A tradirle sarebbe stato un serbatoio rimasto a secco. Una truffa ai danni di una 91enne di Siena, iniziata con la telefonata di un falso maresciallo dei Carabinieri, è finita sull’autostrada A1, dove due donne di 25 e 37 anni, di origini napoletane, sono state rintracciate dalla Polizia di Stato e denunciate per truffa aggravata in concorso. Tutti i gioielli sottratti sono stati recuperati e restituiti alla proprietaria.
I fatti risalgono al 15 giugno. L’anziana, residente nel centro storico, aveva ricevuto la telefonata di un uomo che, presentandosi come maresciallo, sosteneva che il marito defunto fosse coinvolto in una rapina e che la responsabilità fosse ricaduta anche su di lei. Poco dopo un secondo uomo, qualificatosi come Procuratore di Siena, le avrebbe intimato di consegnare i monili d’oro a una sua assistente.
Alla porta si sarebbe quindi presentata una donna con un tesserino recante lo stemma dei Carabinieri. Dopo essere riuscita a individuare la cassaforte, si sarebbe fatta consegnare tutto l’oro custodito all’interno. Resasi conto del raggiro, la 91enne ha chiamato il 112.
Qualche ora più tardi, tra Ceprano e Colleferro, una pattuglia della Polizia Stradale di Frosinone ha trovato un’utilitaria ferma nella corsia d’emergenza dell’A1 perché rimasta senza carburante. A bordo c’erano le due donne. Ad attirare l’attenzione degli agenti, oltre alla mancanza della patente da parte della conducente, è stato un sacchetto bianco sul cui contenuto le due non avrebbero saputo fornire spiegazioni.

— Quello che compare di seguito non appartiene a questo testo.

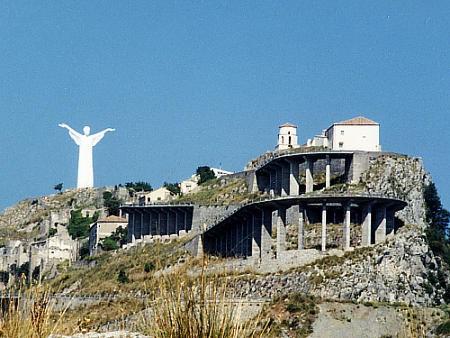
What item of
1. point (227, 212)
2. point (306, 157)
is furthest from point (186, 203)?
point (306, 157)

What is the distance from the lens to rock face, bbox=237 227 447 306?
5550 centimetres

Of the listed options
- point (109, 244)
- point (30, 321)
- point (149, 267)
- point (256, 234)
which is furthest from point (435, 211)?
point (30, 321)

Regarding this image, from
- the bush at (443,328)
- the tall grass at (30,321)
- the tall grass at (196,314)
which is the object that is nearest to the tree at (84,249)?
the bush at (443,328)

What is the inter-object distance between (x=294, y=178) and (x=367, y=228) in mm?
9250

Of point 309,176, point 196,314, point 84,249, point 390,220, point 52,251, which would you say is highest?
point 309,176

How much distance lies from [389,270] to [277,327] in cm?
965

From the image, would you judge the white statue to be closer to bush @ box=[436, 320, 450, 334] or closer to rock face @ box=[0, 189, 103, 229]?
rock face @ box=[0, 189, 103, 229]

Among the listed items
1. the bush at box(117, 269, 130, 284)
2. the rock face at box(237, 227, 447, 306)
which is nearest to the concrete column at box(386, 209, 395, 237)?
the rock face at box(237, 227, 447, 306)

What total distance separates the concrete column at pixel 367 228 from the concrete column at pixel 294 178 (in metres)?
8.23

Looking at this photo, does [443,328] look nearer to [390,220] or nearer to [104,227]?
[390,220]

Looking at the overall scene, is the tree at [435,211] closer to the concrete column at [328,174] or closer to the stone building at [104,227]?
the concrete column at [328,174]

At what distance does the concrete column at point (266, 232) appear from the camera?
61.4 m

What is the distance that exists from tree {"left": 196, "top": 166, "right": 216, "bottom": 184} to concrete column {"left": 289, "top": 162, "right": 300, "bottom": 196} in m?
25.0

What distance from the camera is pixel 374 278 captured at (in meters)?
56.8
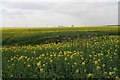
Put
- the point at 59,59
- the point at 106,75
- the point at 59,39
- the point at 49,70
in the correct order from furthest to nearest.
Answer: the point at 59,39
the point at 59,59
the point at 49,70
the point at 106,75

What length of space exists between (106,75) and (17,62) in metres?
3.43

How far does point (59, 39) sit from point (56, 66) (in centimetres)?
916

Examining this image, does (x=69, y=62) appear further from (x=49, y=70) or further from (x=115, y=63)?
(x=115, y=63)

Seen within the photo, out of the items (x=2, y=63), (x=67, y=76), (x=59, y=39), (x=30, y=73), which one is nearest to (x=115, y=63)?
(x=67, y=76)

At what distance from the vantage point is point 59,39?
702 inches

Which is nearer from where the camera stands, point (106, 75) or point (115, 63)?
point (106, 75)

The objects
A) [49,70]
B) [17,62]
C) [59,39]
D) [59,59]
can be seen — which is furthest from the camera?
[59,39]

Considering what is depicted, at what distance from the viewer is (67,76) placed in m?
8.16

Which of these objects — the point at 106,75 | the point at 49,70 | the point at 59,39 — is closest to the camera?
the point at 106,75

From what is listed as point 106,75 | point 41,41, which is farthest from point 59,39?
point 106,75

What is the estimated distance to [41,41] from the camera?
18141 millimetres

Gli accertamenti, condotti in collaborazione con la Questura di Siena, hanno permesso di ricondurre i monili alla truffa denunciata poche ore prima. Le due donne sono state quindi denunciate.
Venerdì scorso è arrivato il lieto fine: tutti i gioielli sono tornati nelle mani della 91enne. E la donna, per ringraziare i poliziotti dell’intervento e delle indagini, ha scelto un gesto tutto senese: ha donato loro il fazzoletto della propria Contrada.